How does a Spark dependency less Model export works?


Could anyone please explain in simple language how does a Spark model export works which is NOT dependent on the Spark cluster during predictions?

I mean, if we are using Spark functions like ml.feature.stopwordremover in training in ML pipeline and export it in say, PMML format, how does this function gets regenerated when deployed in production where I don't have a Spark installation. May be when we use JPMML. I went through the PMML wiki page here but it simply explains the structure of PMML. However no functional description is provided there.

Any good links to articles are welcome.


Solution

  • Please experiment with the JPMML-SparkML library (or its PySpark2PMML or Sparklyr2PMML frontends) to see how exactly are different Apache Spark transformers and models mapped to the PMML standard.

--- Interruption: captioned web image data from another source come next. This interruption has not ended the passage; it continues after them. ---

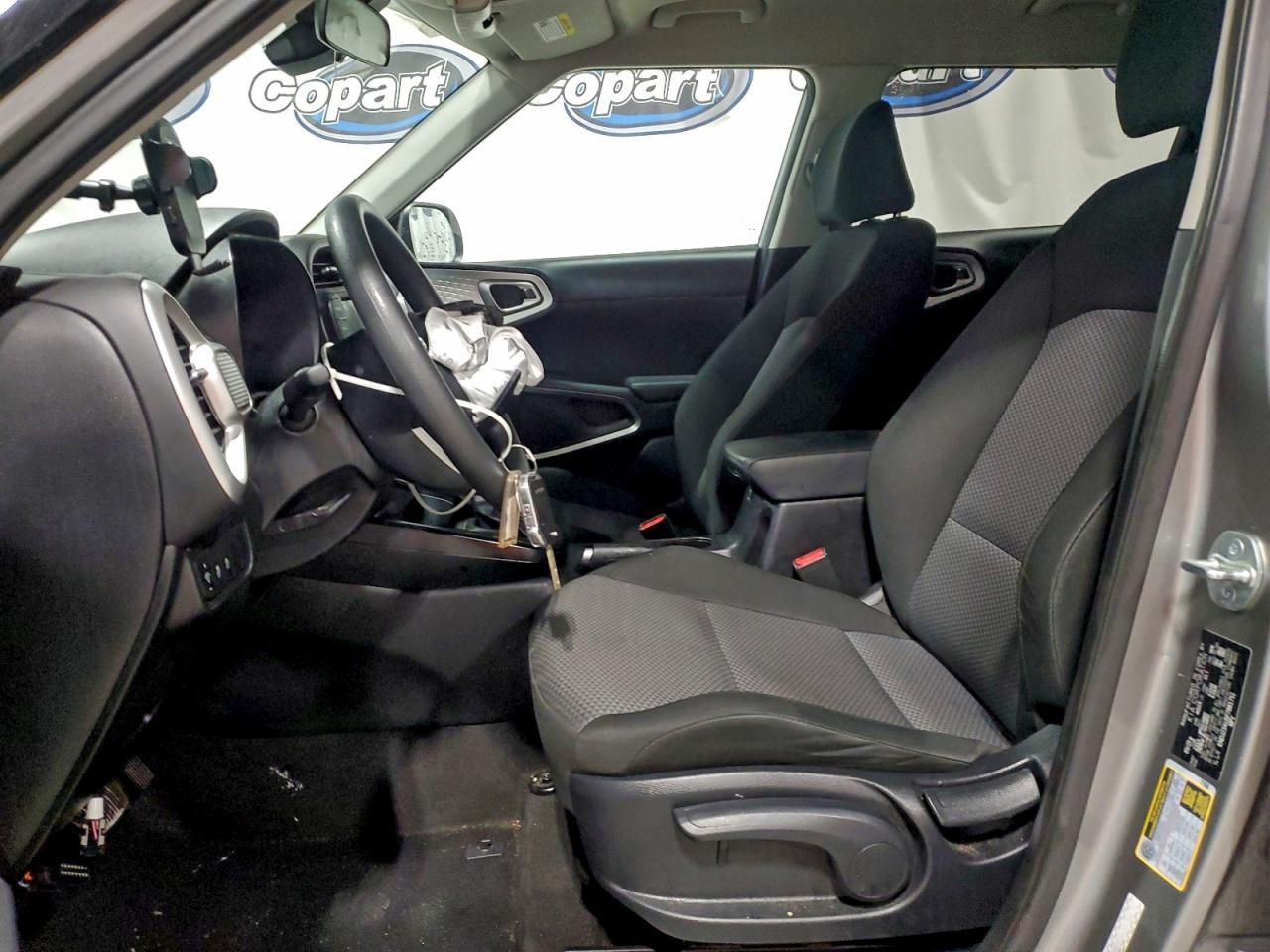 2023 Kia Soul Lx - Фото 7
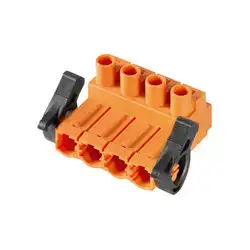 Weidmuller - SLZ 7.62HP/04/180LR SN OR BX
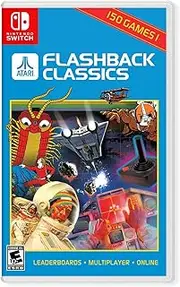 ATARI FLASHBACK CLASSICS NSW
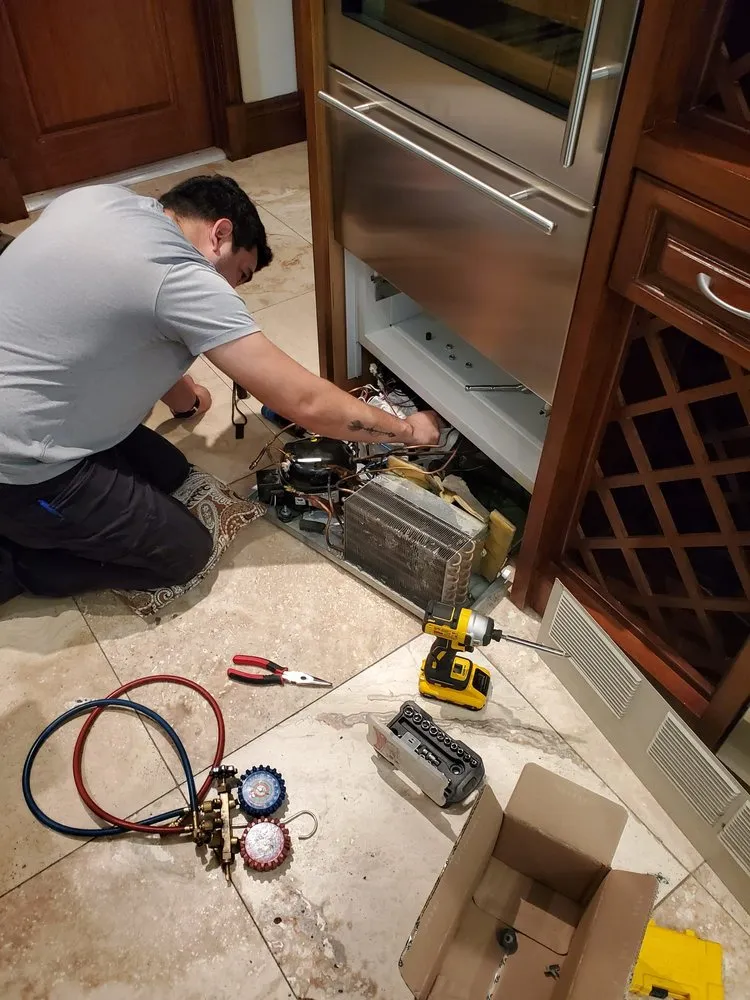 Slide of A1 Miami A/C Repair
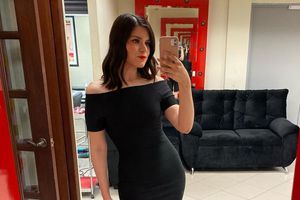 Conductora de Telediario, Pamela Villanueva se desmayó en plena transmisión en vivo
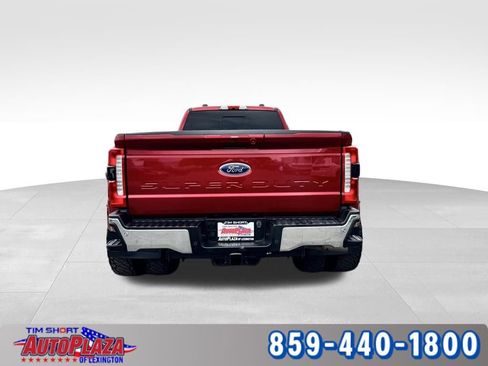 Used 2023 Ford F350 Lariat AWD/4WD image 12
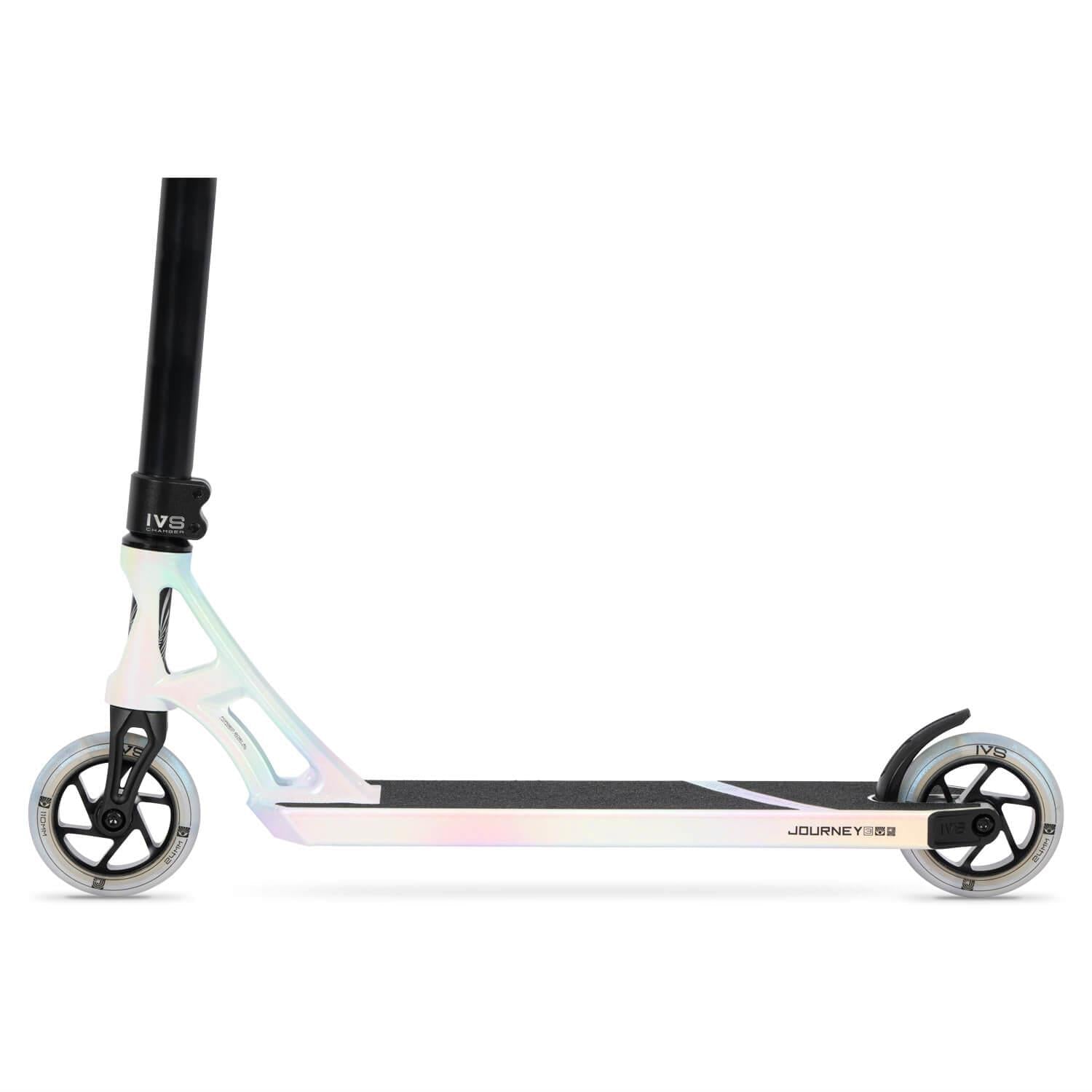 Invert Journey 3 Pro Scooter - High Performance Kick Scooter for Adults & Teens - Perfect for Commuting, Tricks & Urban Riding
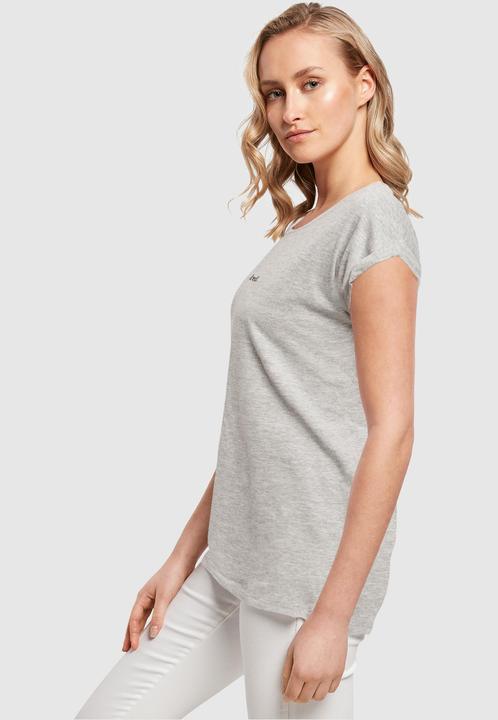 Immagine prodotto Merchcode Maglietta con spalla estesa Love da donna - 113381 (XXL)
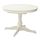 INGATORP - 延伸圓桌, 白色 | IKEA 線上購物 - PE740879_S1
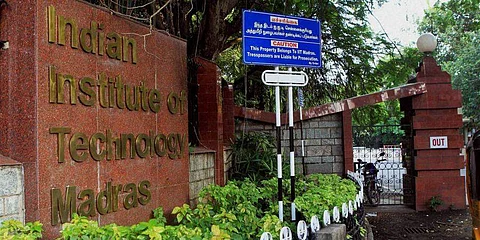 Indian Institute of Technology Madras | Pic: PTI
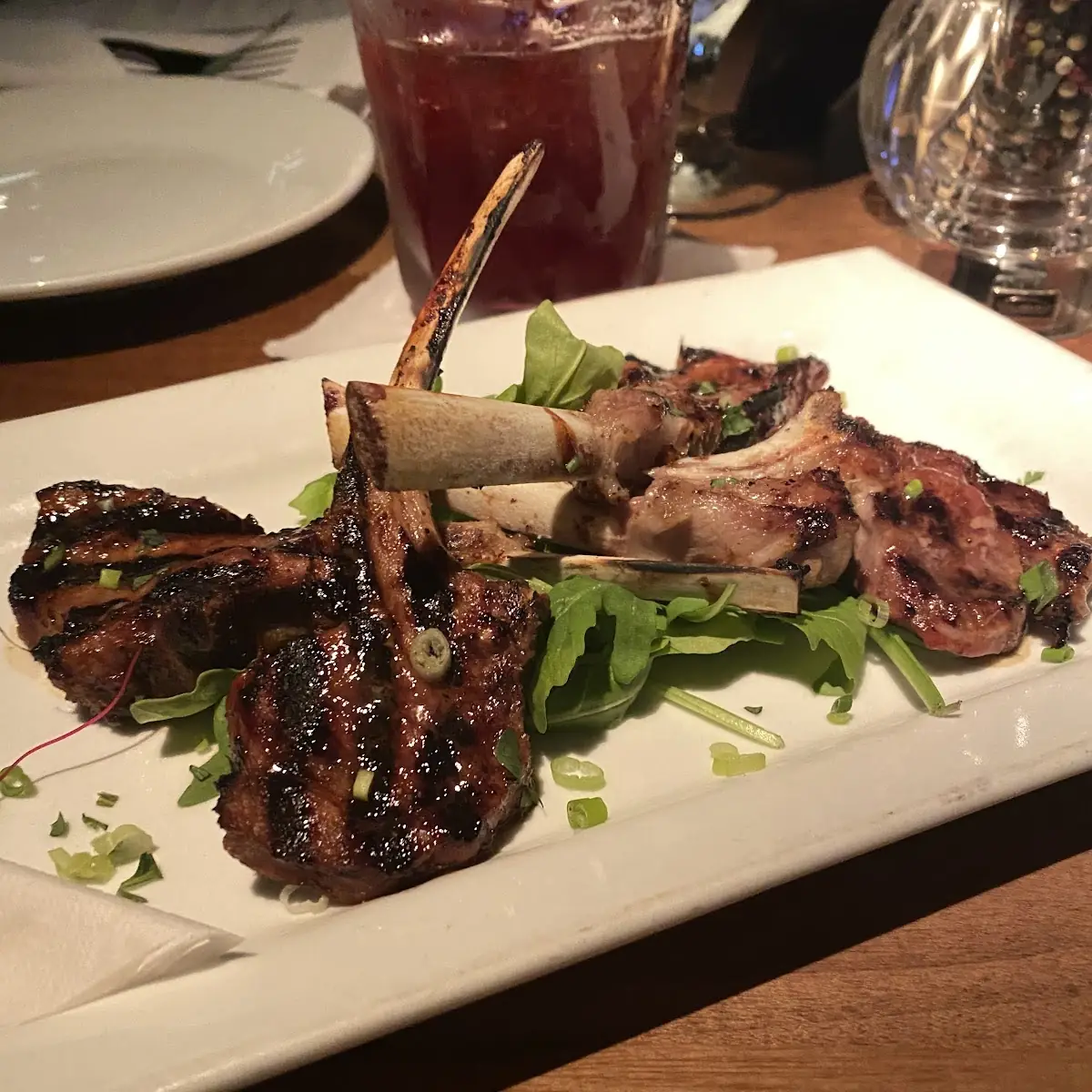 Pork Chop Martini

    For example, the PMML standard does not provide a specialized "remove stopwords" element. Instead, all low-level text manipulation is handled using generic TextIndex and TextIndexNormalization elements. The removal of stopwords is expressed/implemented as a regex transformation where they are simply replaced with empty strings. To evaluate such PMML documents, your runtime must only provide basic regex capabilities - there is absolutely no need for Apache Spark runtime or its transformer and model algorithms/classes.

    The translation from Apache Spark ML to PMML works surprisingly well (eg. much better coverage than with other translation approaches such as MLeap).